Peu avant la vacation, la société de ventes aux enchères a néanmoins fait savoir qu’elle vendait le manuscrit de gré à gré à la Bibliothèque Nationale de France (BNF).
Vente impossible
Mais le parquet de Paris s’en est mêlé et le texte a été mis sous scellés à la BNF. Le délit d’abus de confiance au détriment de la succession de l’auteur a été retenu comme qualification pénale.
Il s’agit d’une infraction qui consiste à ne pas rendre un objet qui a été volontairement et temporairement remis.
Le parquet estimait que le notaire n'était que dépositaire du manuscrit, ne pouvant ainsi le vendre.
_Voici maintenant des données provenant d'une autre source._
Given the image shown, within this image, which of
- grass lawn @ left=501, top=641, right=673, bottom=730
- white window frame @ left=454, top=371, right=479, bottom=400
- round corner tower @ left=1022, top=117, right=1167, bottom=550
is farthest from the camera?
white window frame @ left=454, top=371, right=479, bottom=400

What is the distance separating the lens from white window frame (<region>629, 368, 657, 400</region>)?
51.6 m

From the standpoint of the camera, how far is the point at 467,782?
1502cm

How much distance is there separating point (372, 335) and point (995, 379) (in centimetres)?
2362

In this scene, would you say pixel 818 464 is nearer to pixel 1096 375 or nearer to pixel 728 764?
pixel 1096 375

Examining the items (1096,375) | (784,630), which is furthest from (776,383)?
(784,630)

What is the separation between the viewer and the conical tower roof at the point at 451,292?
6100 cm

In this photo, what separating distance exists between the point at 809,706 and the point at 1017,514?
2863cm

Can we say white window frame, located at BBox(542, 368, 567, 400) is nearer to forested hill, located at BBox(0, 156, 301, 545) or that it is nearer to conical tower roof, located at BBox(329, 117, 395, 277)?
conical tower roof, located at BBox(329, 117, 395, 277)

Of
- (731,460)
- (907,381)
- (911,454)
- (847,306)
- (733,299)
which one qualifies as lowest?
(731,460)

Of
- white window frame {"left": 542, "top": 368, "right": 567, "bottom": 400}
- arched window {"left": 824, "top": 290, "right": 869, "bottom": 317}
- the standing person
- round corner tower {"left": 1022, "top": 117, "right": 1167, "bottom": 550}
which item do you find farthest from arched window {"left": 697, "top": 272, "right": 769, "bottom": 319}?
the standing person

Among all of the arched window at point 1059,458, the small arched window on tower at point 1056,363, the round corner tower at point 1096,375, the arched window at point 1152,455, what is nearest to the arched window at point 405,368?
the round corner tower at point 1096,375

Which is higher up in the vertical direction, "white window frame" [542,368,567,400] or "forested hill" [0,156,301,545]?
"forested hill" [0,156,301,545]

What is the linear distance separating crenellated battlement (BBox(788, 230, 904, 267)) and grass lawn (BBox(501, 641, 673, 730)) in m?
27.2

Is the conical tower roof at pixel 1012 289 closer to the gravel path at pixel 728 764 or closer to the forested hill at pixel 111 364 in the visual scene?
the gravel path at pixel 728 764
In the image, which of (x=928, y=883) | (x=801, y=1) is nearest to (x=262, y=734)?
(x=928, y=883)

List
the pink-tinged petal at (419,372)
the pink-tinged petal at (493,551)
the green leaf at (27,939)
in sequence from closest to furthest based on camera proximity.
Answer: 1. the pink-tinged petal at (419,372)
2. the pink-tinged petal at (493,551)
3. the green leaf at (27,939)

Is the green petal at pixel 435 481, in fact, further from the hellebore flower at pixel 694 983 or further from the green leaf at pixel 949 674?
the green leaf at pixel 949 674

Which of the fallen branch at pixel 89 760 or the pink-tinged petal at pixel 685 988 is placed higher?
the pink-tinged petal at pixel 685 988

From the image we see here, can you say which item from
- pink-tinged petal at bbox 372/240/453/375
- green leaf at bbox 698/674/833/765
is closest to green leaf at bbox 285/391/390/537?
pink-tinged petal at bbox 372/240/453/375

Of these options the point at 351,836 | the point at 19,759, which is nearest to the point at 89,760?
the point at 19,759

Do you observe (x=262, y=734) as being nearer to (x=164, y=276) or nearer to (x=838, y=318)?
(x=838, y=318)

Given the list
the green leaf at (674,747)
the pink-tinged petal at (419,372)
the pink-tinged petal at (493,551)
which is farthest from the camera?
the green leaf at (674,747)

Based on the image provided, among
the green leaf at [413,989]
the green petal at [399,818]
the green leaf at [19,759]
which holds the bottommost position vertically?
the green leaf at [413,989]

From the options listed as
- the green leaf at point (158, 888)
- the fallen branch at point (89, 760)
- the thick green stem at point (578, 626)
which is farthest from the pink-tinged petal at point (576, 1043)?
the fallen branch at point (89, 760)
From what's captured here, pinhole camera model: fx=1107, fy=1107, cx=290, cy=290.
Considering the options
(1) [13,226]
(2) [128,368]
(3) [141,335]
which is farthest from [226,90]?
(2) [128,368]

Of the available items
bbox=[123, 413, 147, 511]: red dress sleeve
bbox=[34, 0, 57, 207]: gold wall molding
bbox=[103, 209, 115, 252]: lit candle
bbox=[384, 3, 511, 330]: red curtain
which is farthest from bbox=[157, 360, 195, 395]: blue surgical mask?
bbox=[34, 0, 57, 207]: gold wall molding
En 2016, la Cour d'appel de Paris n'a pas pu ordonner de restitution du document, car les juges ont été incapables de déterminer qui, parmi les héritiers, était le propriétaire du manuscrit. Mais ils ont confirmé la condamnation du notaire à 25 000 euros d'amende. Celui-ci s’est ensuite pourvu en cassation. Et les hauts magistrats ont, au final, rejeté le pourvoi.
Les débats sur la propriété des manuscrits disparaîtront sans doute avec le triomphe des ordinateurs et autres tablettes. Mais la jurisprudence est relativement abondante en la matière.
Le Tribunal de grande instance de Paris a ainsi, le 12 septembre 2013, tranché un litige relatif à la propriété de manuscrits d’Henri de Monfreyd.
L'éditeur propriétaire
C’est l’article L. 132-9 du Code de la propriété intellectuelle (CPI) qui fixe le sort du manuscrit en tant qu’objet matériel : « Sauf convention contraire ou impossibilités d’ordre technique, l’objet de l’édition fournie par l’auteur reste la propriété de celui-ci. L’éditeur en sera responsable pendant le délai d’un an après l’achèvement de la fabrication. » Et l’éditeur peut bien évidemment conserver le manuscrit pendant tout le temps nécessaire à la fabrication de l’ouvrage.
L’éditeur reste en tout état de cause propriétaire de la composition qu’il a faite de l’ouvrage, et les juges estiment que l’auteur ne peut la réclamer pour une nouvelle édition chez un autre éditeur. Il en est bien évidemment de même avec les films des illustrations.
L’éditeur doit rendre les manuscrits non retenus, sauf existence d’une clause contraire, insérée par exemple dans une correspondance précontractuelle entre l’éditeur et l’auteur. Cette clause ne peut consister en une simple annonce dans la presse, et l’éditeur qui tarderait trop à rendre un manuscrit non retenu peut voir sa responsabilité retenue en justice.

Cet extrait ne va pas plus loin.